Remember that to the people of the Latin Quarter these things are all usual consequently they think you know as much about them as they do, and will volunteer no information regarding them. Possibly they will smile at your ignorance when you ask them questions, but do not hesitate to ask, for they are courteous and that is the only way you can find out things, and learn what all these new edibles are and what they are good for. There is no greater possibility of interest than is to be found in the stores of San Francisco's Latin Quarter, and we mean by this the stores that cater to the people of the Quarter. In stores and restaurants frequented by Americans they cater to American tastes and lose much of the foreign flavor.

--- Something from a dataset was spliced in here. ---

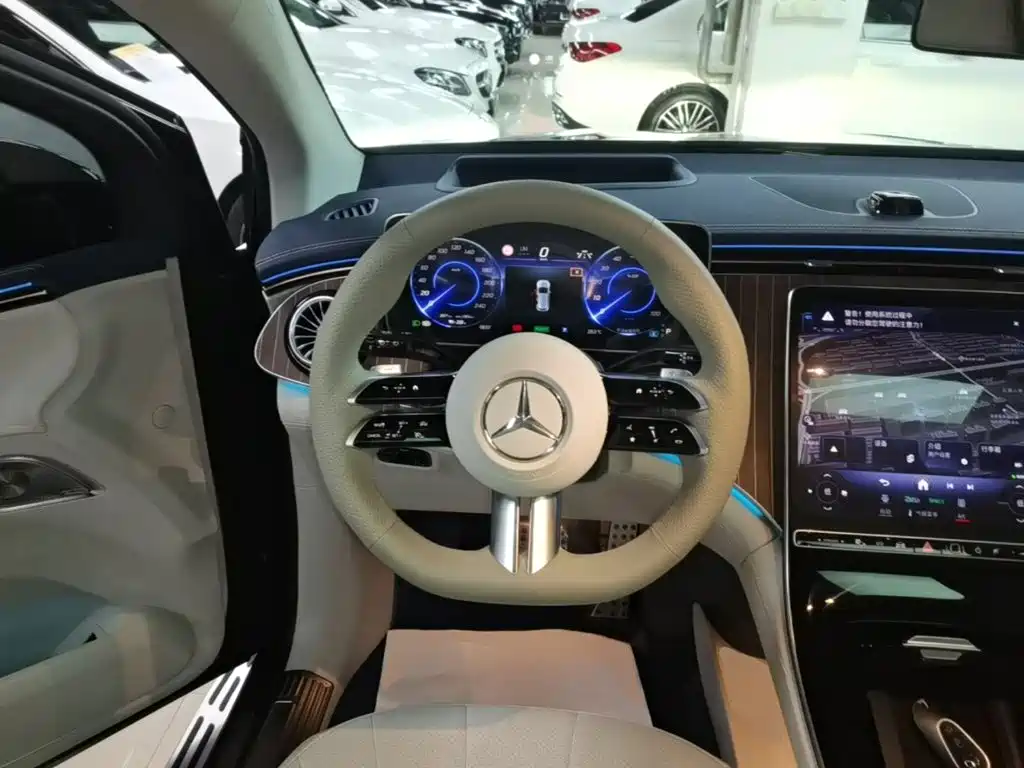 Mercedes-Benz EQE SUV — миниатюра 11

It is also well to bear in mind that it is not in the largest stores that you find the greatest variety when it comes to odd and new goods. A little shop, barely large enough to turn around in between counter and wall, may have enough of interest to entertain you for half an hour, and here the prices will be remarkably low, for these people have so little of the outside trade that they have not learned to add to their prices when they see an American face coming.

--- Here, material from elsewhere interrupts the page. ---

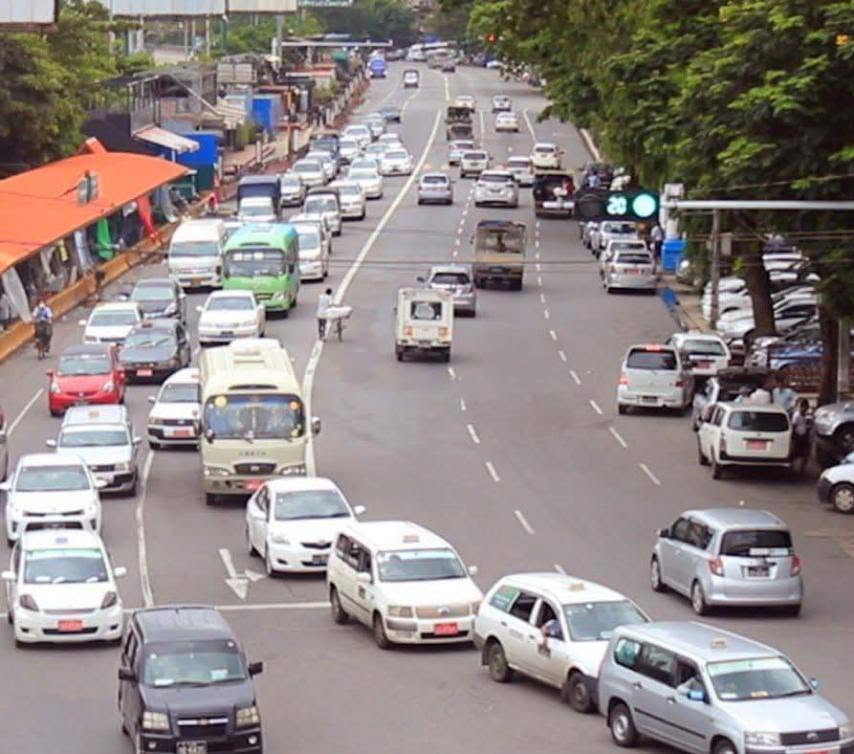 အွန်လိုင်းက ကားအရောင်းပိတ်ပင်မှုနဲ့ ဝယ်ရောင်းကိစ္စတွေမှာ အခွန်စိစစ်မယ့်ဂယက်‌တွေကြောင့် ကားဈေးအနည်းငယ်ကျလာ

What is true of the stores is also true of the vegetable stands, the meat shops, the fish stalls, and bakeries. Here you will find better and fresher food supplies than in any of the similar places in other parts of the city, and the price is generally one-third less. The high cost of living has not reached this thrifty people with their inborn knowledge of the values of foods. They live twice as well as the average American family at half the cost. They combine knowledge of food values with the art of preparation and have a resultant meal that is tasty, full flavored, and nourishing at a minimum of expense.

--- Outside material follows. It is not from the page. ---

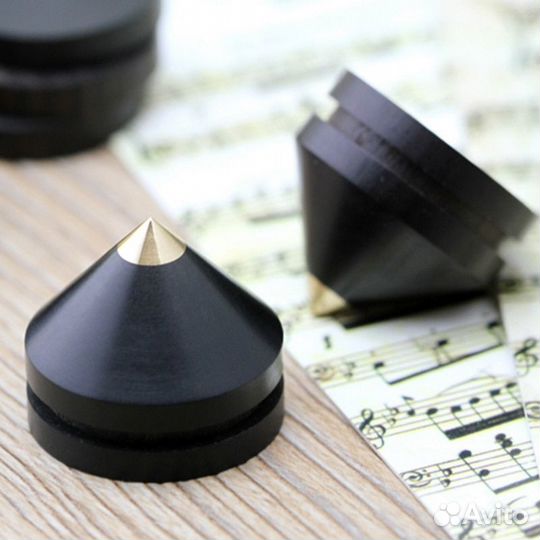 Комплект из 8 шипов и 8 дисков для акустики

Perhaps you want a meal. Your thoughts at once run to steaks and chops, and fried potatoes. Nothing but a porterhouse or tenderloin steak or a kidney chop will do. It is the most expensive meat and you think that of course it is the best and most nourishing. If the knowledge of food values were with you, you would get the less expensive and more nourishing cuts. A flank steak, perhaps, prepared en casserole, and you would have a fine dish for half the money. As it is in meats so it is in all foods. For ten cents two people can have a dinner of tagliarini that is at once nourishing and satisfying in flavor. Of course all this requires knowledge, but that is easily acquired, and it adds to the zest of life to know that you can do that which lifts eating from the plane of feeding to that of dining; that you can change existence into living. All because you dare to break away from conventionalities which make so many people affect ignorance of how to live because they imagine it is an evidence of refinement. If they but knew it, their affectation and their ignorance is the hall mark of low caste.
Now about this whisper: We have a friend who has a little apartment where he has kept bachelor's hall for many years. Here some of our most pleasant evenings have been spent, and we never fear to go on account of the possibility that he may be embarrassed or inconvenienced through lack of something to eat or drink, for he is never at a loss to prepare something dainty and appetizing for us, and it really seems, sometimes, that he makes a meal out of nothing. Often Charlie telephones us that he has discovered a new dish and hurries us over to pass judgment on it. And, by the way, many of the good dishes of Bohemia are the result of accident rather than design.